=== Extracted entries ===
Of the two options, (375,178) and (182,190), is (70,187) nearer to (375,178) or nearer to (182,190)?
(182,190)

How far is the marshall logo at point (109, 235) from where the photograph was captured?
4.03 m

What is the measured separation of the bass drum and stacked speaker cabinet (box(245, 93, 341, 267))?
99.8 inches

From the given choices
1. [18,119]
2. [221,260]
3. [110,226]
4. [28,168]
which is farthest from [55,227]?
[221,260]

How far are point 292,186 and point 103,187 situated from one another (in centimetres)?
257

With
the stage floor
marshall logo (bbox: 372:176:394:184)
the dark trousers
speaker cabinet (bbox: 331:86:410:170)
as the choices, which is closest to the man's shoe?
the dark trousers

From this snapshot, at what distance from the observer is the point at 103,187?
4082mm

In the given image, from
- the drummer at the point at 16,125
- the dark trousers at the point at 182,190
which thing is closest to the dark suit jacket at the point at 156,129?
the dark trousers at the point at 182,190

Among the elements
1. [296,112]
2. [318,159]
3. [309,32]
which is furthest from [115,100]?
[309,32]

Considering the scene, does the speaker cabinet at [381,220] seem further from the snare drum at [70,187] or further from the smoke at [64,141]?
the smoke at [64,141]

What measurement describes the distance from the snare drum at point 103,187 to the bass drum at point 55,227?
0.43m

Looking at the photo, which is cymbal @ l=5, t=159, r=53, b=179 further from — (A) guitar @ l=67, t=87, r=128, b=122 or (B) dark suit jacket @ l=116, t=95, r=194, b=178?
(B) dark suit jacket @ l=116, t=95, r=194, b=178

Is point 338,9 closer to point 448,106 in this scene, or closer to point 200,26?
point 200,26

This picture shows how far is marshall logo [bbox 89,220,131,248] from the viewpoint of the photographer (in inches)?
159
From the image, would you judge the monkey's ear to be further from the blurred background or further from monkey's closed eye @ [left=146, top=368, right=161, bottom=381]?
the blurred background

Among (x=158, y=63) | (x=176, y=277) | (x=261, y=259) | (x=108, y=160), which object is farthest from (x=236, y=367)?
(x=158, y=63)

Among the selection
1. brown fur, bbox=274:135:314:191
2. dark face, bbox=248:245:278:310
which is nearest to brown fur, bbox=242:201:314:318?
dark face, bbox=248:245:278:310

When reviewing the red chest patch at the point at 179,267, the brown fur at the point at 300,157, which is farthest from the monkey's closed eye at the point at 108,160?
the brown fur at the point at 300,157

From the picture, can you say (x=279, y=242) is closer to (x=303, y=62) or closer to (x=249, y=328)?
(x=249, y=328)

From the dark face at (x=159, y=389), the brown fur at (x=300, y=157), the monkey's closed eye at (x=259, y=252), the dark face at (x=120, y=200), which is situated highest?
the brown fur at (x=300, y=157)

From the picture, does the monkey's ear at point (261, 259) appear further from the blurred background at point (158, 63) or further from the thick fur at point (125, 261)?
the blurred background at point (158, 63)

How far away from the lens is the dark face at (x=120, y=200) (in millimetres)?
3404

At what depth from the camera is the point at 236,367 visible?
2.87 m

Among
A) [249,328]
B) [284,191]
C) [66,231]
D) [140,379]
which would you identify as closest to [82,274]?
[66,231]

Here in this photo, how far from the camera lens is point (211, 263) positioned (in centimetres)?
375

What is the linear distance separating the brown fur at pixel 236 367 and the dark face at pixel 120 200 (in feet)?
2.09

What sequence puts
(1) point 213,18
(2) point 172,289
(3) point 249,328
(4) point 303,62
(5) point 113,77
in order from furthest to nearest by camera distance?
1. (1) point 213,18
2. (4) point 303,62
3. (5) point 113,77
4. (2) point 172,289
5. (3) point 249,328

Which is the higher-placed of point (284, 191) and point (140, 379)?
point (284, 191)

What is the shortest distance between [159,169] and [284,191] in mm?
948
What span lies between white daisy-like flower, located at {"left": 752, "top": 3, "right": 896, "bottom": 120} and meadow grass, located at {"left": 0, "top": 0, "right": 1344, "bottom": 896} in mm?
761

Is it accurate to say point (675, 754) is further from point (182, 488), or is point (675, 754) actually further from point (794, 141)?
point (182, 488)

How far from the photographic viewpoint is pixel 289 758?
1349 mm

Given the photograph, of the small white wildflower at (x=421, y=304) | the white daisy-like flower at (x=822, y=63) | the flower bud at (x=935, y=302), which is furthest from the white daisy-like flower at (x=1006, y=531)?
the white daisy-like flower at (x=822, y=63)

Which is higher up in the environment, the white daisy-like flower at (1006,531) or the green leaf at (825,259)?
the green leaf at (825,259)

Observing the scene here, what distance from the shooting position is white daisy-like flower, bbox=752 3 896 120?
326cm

=== Requirement ===
Transcribe the data. Leave every line exactly as it is.

=== Completed task ===
Of the two options, (375,178) and (182,190), is (70,187) nearer to (375,178) or nearer to (182,190)?
(182,190)

How far is the marshall logo at point (109, 235) from where the photograph was captured?
4.03 m

What is the measured separation of the bass drum and stacked speaker cabinet (box(245, 93, 341, 267))?
99.8 inches

From the given choices
1. [18,119]
2. [221,260]
3. [110,226]
4. [28,168]
which is farthest from [55,227]?
[221,260]

How far are point 292,186 and point 103,187 situated from one another (in centimetres)?
257

With
the stage floor
marshall logo (bbox: 372:176:394:184)
the dark trousers
speaker cabinet (bbox: 331:86:410:170)
as the choices, which is closest to the man's shoe?
the dark trousers

From this snapshot, at what distance from the observer is the point at 103,187?
4082mm

In the given image, from
- the drummer at the point at 16,125
- the dark trousers at the point at 182,190
which thing is closest to the dark suit jacket at the point at 156,129?
the dark trousers at the point at 182,190

Among the elements
1. [296,112]
2. [318,159]
3. [309,32]
which is furthest from [115,100]?
[309,32]

Considering the scene, does the speaker cabinet at [381,220] seem further from the snare drum at [70,187] or further from the smoke at [64,141]?
the smoke at [64,141]

What measurement describes the distance from the snare drum at point 103,187 to the bass drum at point 55,227?
0.43m

Looking at the photo, which is cymbal @ l=5, t=159, r=53, b=179 further from — (A) guitar @ l=67, t=87, r=128, b=122 or (B) dark suit jacket @ l=116, t=95, r=194, b=178?
(B) dark suit jacket @ l=116, t=95, r=194, b=178

Is point 338,9 closer to point 448,106 in this scene, or closer to point 200,26?
point 200,26

This picture shows how far is marshall logo [bbox 89,220,131,248] from the viewpoint of the photographer (in inches)?
159
From the image, would you judge the monkey's ear to be further from the blurred background or further from monkey's closed eye @ [left=146, top=368, right=161, bottom=381]?
the blurred background

Among (x=158, y=63) | (x=176, y=277) | (x=261, y=259) | (x=108, y=160), which object is farthest from (x=236, y=367)?
(x=158, y=63)

Among the selection
1. brown fur, bbox=274:135:314:191
2. dark face, bbox=248:245:278:310
which is nearest to brown fur, bbox=242:201:314:318?
dark face, bbox=248:245:278:310

When reviewing the red chest patch at the point at 179,267, the brown fur at the point at 300,157, which is farthest from the monkey's closed eye at the point at 108,160?
the brown fur at the point at 300,157

From the picture, can you say (x=279, y=242) is closer to (x=303, y=62) or closer to (x=249, y=328)?
(x=249, y=328)

From the dark face at (x=159, y=389), the brown fur at (x=300, y=157), the monkey's closed eye at (x=259, y=252), the dark face at (x=120, y=200), which is situated highest?
the brown fur at (x=300, y=157)

From the picture, does the monkey's ear at point (261, 259) appear further from the blurred background at point (158, 63) or further from the thick fur at point (125, 261)?
the blurred background at point (158, 63)

How far away from the lens is the dark face at (x=120, y=200) (in millimetres)?
3404

At what depth from the camera is the point at 236,367 visible?
2.87 m

Among
A) [249,328]
B) [284,191]
C) [66,231]
D) [140,379]
which would you identify as closest to [82,274]?
[66,231]

Here in this photo, how far from the camera lens is point (211, 263) positioned (in centimetres)?
375

What is the linear distance separating the brown fur at pixel 236 367 and the dark face at pixel 120 200 (in feet)?
2.09

What sequence puts
(1) point 213,18
(2) point 172,289
(3) point 249,328
(4) point 303,62
(5) point 113,77
in order from furthest to nearest by camera distance?
1. (1) point 213,18
2. (4) point 303,62
3. (5) point 113,77
4. (2) point 172,289
5. (3) point 249,328

Which is the higher-placed of point (284, 191) and point (140, 379)?
point (284, 191)

What is the shortest distance between [159,169] and [284,191] in mm?
948
What span lies between white daisy-like flower, located at {"left": 752, "top": 3, "right": 896, "bottom": 120} and meadow grass, located at {"left": 0, "top": 0, "right": 1344, "bottom": 896} in mm?
761

Is it accurate to say point (675, 754) is further from point (182, 488), or is point (675, 754) actually further from point (794, 141)?
point (182, 488)

How far from the photographic viewpoint is pixel 289 758?
1349 mm

Given the photograph, of the small white wildflower at (x=421, y=304) | the white daisy-like flower at (x=822, y=63) | the flower bud at (x=935, y=302), which is furthest from the white daisy-like flower at (x=1006, y=531)?
the white daisy-like flower at (x=822, y=63)

Which is higher up in the environment, the white daisy-like flower at (1006,531) or the green leaf at (825,259)?
the green leaf at (825,259)

Observing the scene here, what distance from the shooting position is white daisy-like flower, bbox=752 3 896 120?
326cm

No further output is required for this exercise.